58 Nós o ouvimos dizer: Eu destruirei este santuário, construído por mãos de homens, e em três dias edificarei outro, não feito por mãos de homens.

59 E nem assim concordava o seu testemunho.

60 Levantou-se então o sumo sacerdote no meio e perguntou a Jesus: Não respondes coisa alguma? Que é que estes depõem conta ti?

61 Ele, porém, permaneceu calado, e nada respondeu. Tornou o sumo sacerdote a interrogá-lo, perguntando-lhe: És tu o Cristo, o Filho do Bendito?

62 Respondeu Jesus: Eu sou; e vereis o Filho do homem assentado à direita do Poder e vindo com as nuvens do céu.

63 Então o sumo sacerdote, rasgando as suas vestes, disse: Para que precisamos ainda de testemunhas?

64 Acabais de ouvir a blasfêmia; que vos parece? E todos o condenaram como réu de morte.

65 E alguns começaram a cuspir nele, e a cobrir-lhe o rosto, e a dar-lhe socos, e a dizer-lhe: Profetiza! E os guardas davam-lhe bofetadas.

66 Ora, estando Pedro em baixo, no átrio, chegou uma das criadas do sumo sacerdote,

67 e, vendo a Pedro, que se estava aquentando, encarou-o e disse: Tu também estavas com Jesus de Nazaré.

68 Mas ele o negou, dizendo: Não sei, nem compreendo o que dizes. E saiu para o alpendre; e cantou o galo.

69 E uma criada, vendo-o novamente, começou a dizer aos que ali estavam: Esse é um deles.

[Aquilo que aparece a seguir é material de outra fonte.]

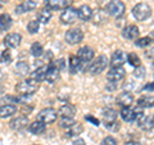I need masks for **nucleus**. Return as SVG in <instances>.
Returning <instances> with one entry per match:
<instances>
[{
	"label": "nucleus",
	"instance_id": "7",
	"mask_svg": "<svg viewBox=\"0 0 154 145\" xmlns=\"http://www.w3.org/2000/svg\"><path fill=\"white\" fill-rule=\"evenodd\" d=\"M79 18V9L76 8H67L63 11V13L60 14V22L63 25H73Z\"/></svg>",
	"mask_w": 154,
	"mask_h": 145
},
{
	"label": "nucleus",
	"instance_id": "44",
	"mask_svg": "<svg viewBox=\"0 0 154 145\" xmlns=\"http://www.w3.org/2000/svg\"><path fill=\"white\" fill-rule=\"evenodd\" d=\"M144 91H154V82H152V84H148L144 86Z\"/></svg>",
	"mask_w": 154,
	"mask_h": 145
},
{
	"label": "nucleus",
	"instance_id": "38",
	"mask_svg": "<svg viewBox=\"0 0 154 145\" xmlns=\"http://www.w3.org/2000/svg\"><path fill=\"white\" fill-rule=\"evenodd\" d=\"M75 123L73 118H62L60 122H59V126L62 128H68L69 126H72V125Z\"/></svg>",
	"mask_w": 154,
	"mask_h": 145
},
{
	"label": "nucleus",
	"instance_id": "33",
	"mask_svg": "<svg viewBox=\"0 0 154 145\" xmlns=\"http://www.w3.org/2000/svg\"><path fill=\"white\" fill-rule=\"evenodd\" d=\"M31 55L35 57V58H38L41 57L42 54H44V48H42V45L40 44V42H33V44L31 45Z\"/></svg>",
	"mask_w": 154,
	"mask_h": 145
},
{
	"label": "nucleus",
	"instance_id": "21",
	"mask_svg": "<svg viewBox=\"0 0 154 145\" xmlns=\"http://www.w3.org/2000/svg\"><path fill=\"white\" fill-rule=\"evenodd\" d=\"M136 116H137V110L132 109L131 107H126L121 109V117L125 122L131 123L134 121H136Z\"/></svg>",
	"mask_w": 154,
	"mask_h": 145
},
{
	"label": "nucleus",
	"instance_id": "49",
	"mask_svg": "<svg viewBox=\"0 0 154 145\" xmlns=\"http://www.w3.org/2000/svg\"><path fill=\"white\" fill-rule=\"evenodd\" d=\"M152 37H153V40H154V30H153V32H152Z\"/></svg>",
	"mask_w": 154,
	"mask_h": 145
},
{
	"label": "nucleus",
	"instance_id": "22",
	"mask_svg": "<svg viewBox=\"0 0 154 145\" xmlns=\"http://www.w3.org/2000/svg\"><path fill=\"white\" fill-rule=\"evenodd\" d=\"M84 131V126L79 122H75L72 126H69L68 128H66V137H75V136H79L80 134H82Z\"/></svg>",
	"mask_w": 154,
	"mask_h": 145
},
{
	"label": "nucleus",
	"instance_id": "35",
	"mask_svg": "<svg viewBox=\"0 0 154 145\" xmlns=\"http://www.w3.org/2000/svg\"><path fill=\"white\" fill-rule=\"evenodd\" d=\"M12 60H13V55H12V51L9 50V48L5 50H3L2 54H0V63L2 64H9Z\"/></svg>",
	"mask_w": 154,
	"mask_h": 145
},
{
	"label": "nucleus",
	"instance_id": "30",
	"mask_svg": "<svg viewBox=\"0 0 154 145\" xmlns=\"http://www.w3.org/2000/svg\"><path fill=\"white\" fill-rule=\"evenodd\" d=\"M28 72H30V67H28L26 62H18L16 67H14V75H17V76L23 77L28 75Z\"/></svg>",
	"mask_w": 154,
	"mask_h": 145
},
{
	"label": "nucleus",
	"instance_id": "39",
	"mask_svg": "<svg viewBox=\"0 0 154 145\" xmlns=\"http://www.w3.org/2000/svg\"><path fill=\"white\" fill-rule=\"evenodd\" d=\"M100 145H117V140H116L113 136H105Z\"/></svg>",
	"mask_w": 154,
	"mask_h": 145
},
{
	"label": "nucleus",
	"instance_id": "51",
	"mask_svg": "<svg viewBox=\"0 0 154 145\" xmlns=\"http://www.w3.org/2000/svg\"><path fill=\"white\" fill-rule=\"evenodd\" d=\"M153 64H154V63H153Z\"/></svg>",
	"mask_w": 154,
	"mask_h": 145
},
{
	"label": "nucleus",
	"instance_id": "27",
	"mask_svg": "<svg viewBox=\"0 0 154 145\" xmlns=\"http://www.w3.org/2000/svg\"><path fill=\"white\" fill-rule=\"evenodd\" d=\"M116 121H117V112L112 108H105L103 110V122H104V125L116 122Z\"/></svg>",
	"mask_w": 154,
	"mask_h": 145
},
{
	"label": "nucleus",
	"instance_id": "47",
	"mask_svg": "<svg viewBox=\"0 0 154 145\" xmlns=\"http://www.w3.org/2000/svg\"><path fill=\"white\" fill-rule=\"evenodd\" d=\"M5 3H7V0H0V8H3L5 5Z\"/></svg>",
	"mask_w": 154,
	"mask_h": 145
},
{
	"label": "nucleus",
	"instance_id": "10",
	"mask_svg": "<svg viewBox=\"0 0 154 145\" xmlns=\"http://www.w3.org/2000/svg\"><path fill=\"white\" fill-rule=\"evenodd\" d=\"M126 76V71L123 67H112L108 72H107V80L109 82H118L122 81Z\"/></svg>",
	"mask_w": 154,
	"mask_h": 145
},
{
	"label": "nucleus",
	"instance_id": "29",
	"mask_svg": "<svg viewBox=\"0 0 154 145\" xmlns=\"http://www.w3.org/2000/svg\"><path fill=\"white\" fill-rule=\"evenodd\" d=\"M137 107L140 108H150L154 107V96L150 95H143L137 100Z\"/></svg>",
	"mask_w": 154,
	"mask_h": 145
},
{
	"label": "nucleus",
	"instance_id": "40",
	"mask_svg": "<svg viewBox=\"0 0 154 145\" xmlns=\"http://www.w3.org/2000/svg\"><path fill=\"white\" fill-rule=\"evenodd\" d=\"M53 63L55 64V67L59 71H64L66 69V60L63 59V58H60V59H57V60H54Z\"/></svg>",
	"mask_w": 154,
	"mask_h": 145
},
{
	"label": "nucleus",
	"instance_id": "42",
	"mask_svg": "<svg viewBox=\"0 0 154 145\" xmlns=\"http://www.w3.org/2000/svg\"><path fill=\"white\" fill-rule=\"evenodd\" d=\"M136 77H139V79H141V77L145 76V68H144L143 66H139L136 67V69H135V73H134Z\"/></svg>",
	"mask_w": 154,
	"mask_h": 145
},
{
	"label": "nucleus",
	"instance_id": "14",
	"mask_svg": "<svg viewBox=\"0 0 154 145\" xmlns=\"http://www.w3.org/2000/svg\"><path fill=\"white\" fill-rule=\"evenodd\" d=\"M9 126L11 128L16 130V131H22L28 126V118L26 116H21V117H16L14 119H12L9 122Z\"/></svg>",
	"mask_w": 154,
	"mask_h": 145
},
{
	"label": "nucleus",
	"instance_id": "24",
	"mask_svg": "<svg viewBox=\"0 0 154 145\" xmlns=\"http://www.w3.org/2000/svg\"><path fill=\"white\" fill-rule=\"evenodd\" d=\"M93 9H91L89 5H86V4H84V5H81L79 8V18L81 19V21H85L88 22L91 19V17H93Z\"/></svg>",
	"mask_w": 154,
	"mask_h": 145
},
{
	"label": "nucleus",
	"instance_id": "36",
	"mask_svg": "<svg viewBox=\"0 0 154 145\" xmlns=\"http://www.w3.org/2000/svg\"><path fill=\"white\" fill-rule=\"evenodd\" d=\"M38 28H40V22L36 21V19H32L27 23V31L30 35H35L38 32Z\"/></svg>",
	"mask_w": 154,
	"mask_h": 145
},
{
	"label": "nucleus",
	"instance_id": "20",
	"mask_svg": "<svg viewBox=\"0 0 154 145\" xmlns=\"http://www.w3.org/2000/svg\"><path fill=\"white\" fill-rule=\"evenodd\" d=\"M58 114L60 116V118H73L75 114H76V107L67 103V104L62 105V107L59 108Z\"/></svg>",
	"mask_w": 154,
	"mask_h": 145
},
{
	"label": "nucleus",
	"instance_id": "50",
	"mask_svg": "<svg viewBox=\"0 0 154 145\" xmlns=\"http://www.w3.org/2000/svg\"><path fill=\"white\" fill-rule=\"evenodd\" d=\"M153 122H154V117H153Z\"/></svg>",
	"mask_w": 154,
	"mask_h": 145
},
{
	"label": "nucleus",
	"instance_id": "43",
	"mask_svg": "<svg viewBox=\"0 0 154 145\" xmlns=\"http://www.w3.org/2000/svg\"><path fill=\"white\" fill-rule=\"evenodd\" d=\"M85 119H86V121H89V122H91V123L94 125V126H99V125H100V121H99L98 118L93 117V116H90V114L85 116Z\"/></svg>",
	"mask_w": 154,
	"mask_h": 145
},
{
	"label": "nucleus",
	"instance_id": "41",
	"mask_svg": "<svg viewBox=\"0 0 154 145\" xmlns=\"http://www.w3.org/2000/svg\"><path fill=\"white\" fill-rule=\"evenodd\" d=\"M105 126V128H108V130H110V131H118L119 130V122L118 121H116V122H112V123H107V125H104Z\"/></svg>",
	"mask_w": 154,
	"mask_h": 145
},
{
	"label": "nucleus",
	"instance_id": "3",
	"mask_svg": "<svg viewBox=\"0 0 154 145\" xmlns=\"http://www.w3.org/2000/svg\"><path fill=\"white\" fill-rule=\"evenodd\" d=\"M125 11H126V5H125V3L121 2V0H110V2L105 5V12L107 14L112 17H122Z\"/></svg>",
	"mask_w": 154,
	"mask_h": 145
},
{
	"label": "nucleus",
	"instance_id": "16",
	"mask_svg": "<svg viewBox=\"0 0 154 145\" xmlns=\"http://www.w3.org/2000/svg\"><path fill=\"white\" fill-rule=\"evenodd\" d=\"M116 101H117V104L121 108L130 107L134 103V95L131 93H128V91H123V93H121L117 96V100Z\"/></svg>",
	"mask_w": 154,
	"mask_h": 145
},
{
	"label": "nucleus",
	"instance_id": "23",
	"mask_svg": "<svg viewBox=\"0 0 154 145\" xmlns=\"http://www.w3.org/2000/svg\"><path fill=\"white\" fill-rule=\"evenodd\" d=\"M17 113V107L14 104H4L0 107V118H8Z\"/></svg>",
	"mask_w": 154,
	"mask_h": 145
},
{
	"label": "nucleus",
	"instance_id": "12",
	"mask_svg": "<svg viewBox=\"0 0 154 145\" xmlns=\"http://www.w3.org/2000/svg\"><path fill=\"white\" fill-rule=\"evenodd\" d=\"M94 55H95V51H94L93 48H90V46H82L79 49V51H77V57H79L84 63L91 62L94 59Z\"/></svg>",
	"mask_w": 154,
	"mask_h": 145
},
{
	"label": "nucleus",
	"instance_id": "5",
	"mask_svg": "<svg viewBox=\"0 0 154 145\" xmlns=\"http://www.w3.org/2000/svg\"><path fill=\"white\" fill-rule=\"evenodd\" d=\"M64 39L67 41V44L69 45H77L80 44L81 41L84 40V32L80 30V28H71L66 32Z\"/></svg>",
	"mask_w": 154,
	"mask_h": 145
},
{
	"label": "nucleus",
	"instance_id": "37",
	"mask_svg": "<svg viewBox=\"0 0 154 145\" xmlns=\"http://www.w3.org/2000/svg\"><path fill=\"white\" fill-rule=\"evenodd\" d=\"M127 62L132 67H135V68L139 67V66H141V60H140V58H139V55L136 54V53H130V54L127 55Z\"/></svg>",
	"mask_w": 154,
	"mask_h": 145
},
{
	"label": "nucleus",
	"instance_id": "46",
	"mask_svg": "<svg viewBox=\"0 0 154 145\" xmlns=\"http://www.w3.org/2000/svg\"><path fill=\"white\" fill-rule=\"evenodd\" d=\"M73 145H85V141H84V140H76V141L73 143Z\"/></svg>",
	"mask_w": 154,
	"mask_h": 145
},
{
	"label": "nucleus",
	"instance_id": "48",
	"mask_svg": "<svg viewBox=\"0 0 154 145\" xmlns=\"http://www.w3.org/2000/svg\"><path fill=\"white\" fill-rule=\"evenodd\" d=\"M3 77H4V73H3V71H2V69H0V80H2V79H3Z\"/></svg>",
	"mask_w": 154,
	"mask_h": 145
},
{
	"label": "nucleus",
	"instance_id": "8",
	"mask_svg": "<svg viewBox=\"0 0 154 145\" xmlns=\"http://www.w3.org/2000/svg\"><path fill=\"white\" fill-rule=\"evenodd\" d=\"M137 110V109H136ZM136 122H137V126L140 127L144 131H150V130L154 127V122H153V117H148L145 113H143L139 110L137 116H136Z\"/></svg>",
	"mask_w": 154,
	"mask_h": 145
},
{
	"label": "nucleus",
	"instance_id": "34",
	"mask_svg": "<svg viewBox=\"0 0 154 145\" xmlns=\"http://www.w3.org/2000/svg\"><path fill=\"white\" fill-rule=\"evenodd\" d=\"M105 14H107V12H103L102 9H98L95 13H93V17H91V19L94 21V23H96V25H100V23H103L105 21Z\"/></svg>",
	"mask_w": 154,
	"mask_h": 145
},
{
	"label": "nucleus",
	"instance_id": "15",
	"mask_svg": "<svg viewBox=\"0 0 154 145\" xmlns=\"http://www.w3.org/2000/svg\"><path fill=\"white\" fill-rule=\"evenodd\" d=\"M22 41V36L17 32H13V33H8L4 39V45L7 48H18L19 44Z\"/></svg>",
	"mask_w": 154,
	"mask_h": 145
},
{
	"label": "nucleus",
	"instance_id": "28",
	"mask_svg": "<svg viewBox=\"0 0 154 145\" xmlns=\"http://www.w3.org/2000/svg\"><path fill=\"white\" fill-rule=\"evenodd\" d=\"M13 25V19L8 13H3L0 16V31H8Z\"/></svg>",
	"mask_w": 154,
	"mask_h": 145
},
{
	"label": "nucleus",
	"instance_id": "9",
	"mask_svg": "<svg viewBox=\"0 0 154 145\" xmlns=\"http://www.w3.org/2000/svg\"><path fill=\"white\" fill-rule=\"evenodd\" d=\"M73 0H45V7L50 11H60L72 5Z\"/></svg>",
	"mask_w": 154,
	"mask_h": 145
},
{
	"label": "nucleus",
	"instance_id": "26",
	"mask_svg": "<svg viewBox=\"0 0 154 145\" xmlns=\"http://www.w3.org/2000/svg\"><path fill=\"white\" fill-rule=\"evenodd\" d=\"M28 128H30L31 134H33V135H41V134L45 132L46 125H45L44 122H41V121L36 119L35 122H32V123L30 125V127H28Z\"/></svg>",
	"mask_w": 154,
	"mask_h": 145
},
{
	"label": "nucleus",
	"instance_id": "1",
	"mask_svg": "<svg viewBox=\"0 0 154 145\" xmlns=\"http://www.w3.org/2000/svg\"><path fill=\"white\" fill-rule=\"evenodd\" d=\"M38 90V82L33 79H28L19 82L16 86V91L22 96H32Z\"/></svg>",
	"mask_w": 154,
	"mask_h": 145
},
{
	"label": "nucleus",
	"instance_id": "13",
	"mask_svg": "<svg viewBox=\"0 0 154 145\" xmlns=\"http://www.w3.org/2000/svg\"><path fill=\"white\" fill-rule=\"evenodd\" d=\"M139 35H140V30L135 25H128L122 30V36L126 40H136L139 39Z\"/></svg>",
	"mask_w": 154,
	"mask_h": 145
},
{
	"label": "nucleus",
	"instance_id": "18",
	"mask_svg": "<svg viewBox=\"0 0 154 145\" xmlns=\"http://www.w3.org/2000/svg\"><path fill=\"white\" fill-rule=\"evenodd\" d=\"M36 7H37V3L35 2V0H26V2H23L22 4H19L18 7H16L14 12H16L17 14H23V13L33 11Z\"/></svg>",
	"mask_w": 154,
	"mask_h": 145
},
{
	"label": "nucleus",
	"instance_id": "11",
	"mask_svg": "<svg viewBox=\"0 0 154 145\" xmlns=\"http://www.w3.org/2000/svg\"><path fill=\"white\" fill-rule=\"evenodd\" d=\"M126 62H127V54L126 53H125L123 50H116L112 54L109 64H110V67H122Z\"/></svg>",
	"mask_w": 154,
	"mask_h": 145
},
{
	"label": "nucleus",
	"instance_id": "45",
	"mask_svg": "<svg viewBox=\"0 0 154 145\" xmlns=\"http://www.w3.org/2000/svg\"><path fill=\"white\" fill-rule=\"evenodd\" d=\"M125 145H143L140 141H135V140H130V141L125 143Z\"/></svg>",
	"mask_w": 154,
	"mask_h": 145
},
{
	"label": "nucleus",
	"instance_id": "31",
	"mask_svg": "<svg viewBox=\"0 0 154 145\" xmlns=\"http://www.w3.org/2000/svg\"><path fill=\"white\" fill-rule=\"evenodd\" d=\"M153 42V37L152 36H144V37H139L135 40V46L137 48H148L150 46Z\"/></svg>",
	"mask_w": 154,
	"mask_h": 145
},
{
	"label": "nucleus",
	"instance_id": "6",
	"mask_svg": "<svg viewBox=\"0 0 154 145\" xmlns=\"http://www.w3.org/2000/svg\"><path fill=\"white\" fill-rule=\"evenodd\" d=\"M57 117H58V113H57V110L53 108H45V109L40 110L37 114V119L44 122L45 125L54 123L57 121Z\"/></svg>",
	"mask_w": 154,
	"mask_h": 145
},
{
	"label": "nucleus",
	"instance_id": "2",
	"mask_svg": "<svg viewBox=\"0 0 154 145\" xmlns=\"http://www.w3.org/2000/svg\"><path fill=\"white\" fill-rule=\"evenodd\" d=\"M107 66H108V58L105 55H99L96 59L89 62V64L85 68V71L89 72L90 75H100L107 68Z\"/></svg>",
	"mask_w": 154,
	"mask_h": 145
},
{
	"label": "nucleus",
	"instance_id": "25",
	"mask_svg": "<svg viewBox=\"0 0 154 145\" xmlns=\"http://www.w3.org/2000/svg\"><path fill=\"white\" fill-rule=\"evenodd\" d=\"M46 72H48V66H40L32 72L31 75V79L36 80L37 82H41V81H45L46 79Z\"/></svg>",
	"mask_w": 154,
	"mask_h": 145
},
{
	"label": "nucleus",
	"instance_id": "4",
	"mask_svg": "<svg viewBox=\"0 0 154 145\" xmlns=\"http://www.w3.org/2000/svg\"><path fill=\"white\" fill-rule=\"evenodd\" d=\"M132 16L136 21H146L152 16V8L146 3H139L132 8Z\"/></svg>",
	"mask_w": 154,
	"mask_h": 145
},
{
	"label": "nucleus",
	"instance_id": "19",
	"mask_svg": "<svg viewBox=\"0 0 154 145\" xmlns=\"http://www.w3.org/2000/svg\"><path fill=\"white\" fill-rule=\"evenodd\" d=\"M82 63H84V62L81 60L77 55H71L69 57V62H68L69 73L75 75V73H77V72H80L81 68H82Z\"/></svg>",
	"mask_w": 154,
	"mask_h": 145
},
{
	"label": "nucleus",
	"instance_id": "32",
	"mask_svg": "<svg viewBox=\"0 0 154 145\" xmlns=\"http://www.w3.org/2000/svg\"><path fill=\"white\" fill-rule=\"evenodd\" d=\"M50 18H51V11L50 9H42V11L38 13V18H37V21L40 22V23H44V25H46L48 22L50 21Z\"/></svg>",
	"mask_w": 154,
	"mask_h": 145
},
{
	"label": "nucleus",
	"instance_id": "17",
	"mask_svg": "<svg viewBox=\"0 0 154 145\" xmlns=\"http://www.w3.org/2000/svg\"><path fill=\"white\" fill-rule=\"evenodd\" d=\"M59 73H60V71L57 68L53 62H50V63L48 64V72H46L45 81H48L49 84H54V82L59 79Z\"/></svg>",
	"mask_w": 154,
	"mask_h": 145
}]
</instances>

70 Mas ele o negou outra vez. E, pouco depois, os que ali estavam disseram novamente a Pedro: Certamente tu és um deles; pois também és galileu, e tua fala é semelhante.

71 Ele, porém, começou a praguejar e a jurar: Não conheço esse homem de quem falais.

72 Nesse instante o galo cantou pela segunda vez. E Pedro lembrou-se da palavra que lhe dissera Jesus: Antes que o galo cante duas vezes, tu me negarás três vezes. E, caindo em si, chorou.